To do that, on the Data Export page, click on Download All Data Sources Record Counts as CSV.

The downloaded CSV file includes the following columns:

  • data_source_id: The unique identifier for the data source. See the Data Source ID Reference for more details.
  • user_id: The participant’s unique identifier.
  • participant_type: Either “Main” or “Test”.
  • device_id: The unique identifier of the device that collected the data.
  • time_bin: The date and hour for which the aggregated count is reported.
  • count: The number of records collected for that data source on that date.

Data Source ID Reference

The following table provides a reference for mapping data source IDs to their corresponding data sources:

ID Data Source
1 Accelerometer
2 Ambient Temperature
3 Gyroscope
4 Gravity
5 Light
6 Linear Acceleration
7 Magnetic Field
8 Orientation
9 Pressure
10 Proximity
11 Relative Humidity
13 WiFi
14 Bluetooth
15 GPS
16 Battery
19 Ambient Audio
20 App Usage (Legacy)
24 Screen State
25 Pedometer
26 Activity Recognition
27 Bluetooth Beacon
30 Fitbit Heart Rate
33 Fitbit Sleep
37 Garmin Health
39 HealthKit
42 Garmin Health Daily
43 Garmin Health Heart
44 Garmin Health Respiration
45 Garmin Health Sleep Daily
46 Garmin Health Sleep
47 Fitbit Activity Summary
48 Garmin Health Pulse Ox
49 Garmin Health Stress
50 Garmin Health Body Composition
51 Garmin Health User Metrics
52 Weather
53 Fitbit Activity
54 Fitbit Sleep Level
55 Fitbit Active Zone
58 WHOOP Workout
59 WHOOP Sleep
60 WHOOP Recovery
61 Polar Exercise
62 Polar Sleep
63 Polar Continuous Heart Rate
64 Polar SleepWise Circadian Bedtime
65 Polar SleepWise Alertness
66 Fitbit Weight Log
67 SensorKit Heart Rate
68 SensorKit Accelerometer
69 SensorKit Rotation Rate
70 SensorKit Ambient Light
71 SensorKit Ambient Pressure
72 SensorKit Device Usage Report
73 SensorKit Keyboard Metrics
74 SensorKit Message Usage Report
75 SensorKit On Wrist State
76 SensorKit Pedometer
77 SensorKit Phone Usage Report
78 SensorKit Telephony Speech Metrics
79 SensorKit Siri Speech Metrics
80 SensorKit Visits
81 SensorKit Wrist Temperature
82 Hexoskin Shirt
98 HealthKit Activity
99 HealthKit Vital Signs
100 HealthKit Sleep Analysis
103 HealthKit State of Mind
105 Web Activity Tracking

Direct Database Access

While Avicenna’s data export allows you to create complex queries and export any data from your study as CSV, this will not cover all analysis cases.
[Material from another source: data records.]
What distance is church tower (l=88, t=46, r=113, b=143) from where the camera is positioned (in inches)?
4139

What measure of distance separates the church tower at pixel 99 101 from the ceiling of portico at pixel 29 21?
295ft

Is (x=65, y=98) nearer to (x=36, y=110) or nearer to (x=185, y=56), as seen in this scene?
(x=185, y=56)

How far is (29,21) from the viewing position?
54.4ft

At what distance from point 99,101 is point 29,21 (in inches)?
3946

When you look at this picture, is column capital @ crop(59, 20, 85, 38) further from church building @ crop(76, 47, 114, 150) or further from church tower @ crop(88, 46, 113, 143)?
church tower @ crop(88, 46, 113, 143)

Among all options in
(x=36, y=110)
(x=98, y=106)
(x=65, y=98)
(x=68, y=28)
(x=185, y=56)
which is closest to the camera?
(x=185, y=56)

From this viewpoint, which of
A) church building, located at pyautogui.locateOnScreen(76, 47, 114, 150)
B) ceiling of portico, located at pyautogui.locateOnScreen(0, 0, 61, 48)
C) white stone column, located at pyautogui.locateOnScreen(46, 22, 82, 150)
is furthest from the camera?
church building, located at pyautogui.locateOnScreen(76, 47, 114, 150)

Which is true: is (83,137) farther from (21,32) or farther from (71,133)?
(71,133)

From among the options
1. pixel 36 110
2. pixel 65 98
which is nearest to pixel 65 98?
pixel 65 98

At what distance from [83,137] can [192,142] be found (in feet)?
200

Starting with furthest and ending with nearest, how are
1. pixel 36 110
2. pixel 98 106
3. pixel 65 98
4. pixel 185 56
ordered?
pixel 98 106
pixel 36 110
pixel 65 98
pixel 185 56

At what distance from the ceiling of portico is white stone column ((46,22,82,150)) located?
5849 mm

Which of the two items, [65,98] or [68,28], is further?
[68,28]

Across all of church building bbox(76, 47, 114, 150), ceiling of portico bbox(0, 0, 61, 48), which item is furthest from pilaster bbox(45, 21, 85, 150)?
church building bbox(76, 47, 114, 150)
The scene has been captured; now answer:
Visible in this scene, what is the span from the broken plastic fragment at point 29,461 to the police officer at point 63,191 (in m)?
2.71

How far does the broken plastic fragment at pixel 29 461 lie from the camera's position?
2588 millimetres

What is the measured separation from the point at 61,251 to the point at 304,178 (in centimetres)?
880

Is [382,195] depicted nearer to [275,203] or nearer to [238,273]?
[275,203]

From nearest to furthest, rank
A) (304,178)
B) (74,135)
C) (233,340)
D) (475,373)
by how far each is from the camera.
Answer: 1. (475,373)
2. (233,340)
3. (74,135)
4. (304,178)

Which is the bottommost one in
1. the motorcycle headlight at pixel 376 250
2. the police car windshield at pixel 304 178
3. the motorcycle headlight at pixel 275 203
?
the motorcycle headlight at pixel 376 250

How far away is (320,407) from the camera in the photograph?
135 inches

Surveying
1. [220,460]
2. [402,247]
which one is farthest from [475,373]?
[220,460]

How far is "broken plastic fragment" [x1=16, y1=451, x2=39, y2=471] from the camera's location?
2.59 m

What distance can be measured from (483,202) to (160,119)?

For more advanced use-cases, you may need to connect directly to the database.

We can provide direct database access to your team to query and work with your study data. At the moment, this feature is not automatically provided. If you need to have direct database access, please contact Avicenna Support.

Handling of Timezones

Every piece of information stored in Avicenna is time-stamped as appropriate. All time values are stored internally in UTC.

However, keep in mind that all participants’ data exported from your study will be based on the participants’ timezones. This is because presenting participants’ data in their local timezones enhances researchers’ ability to interpret and analyze the data accurately, aligning it with the study protocol and the participants’ context.

Troubleshooting

I see extra lines in the exported CSV files

When working with the exported CSV files (e.g., survey responses), cell values with line breaks may appear as extra lines in some text editors. The CSV format handles this by enclosing such content in double quotes ("). Most data analysis tools (e.g., Excel, Google Sheets, R, Python) correctly interpret these quoted fields.

Try importing the CSV into a spreadsheet application like Google Sheets and see if the issue persists.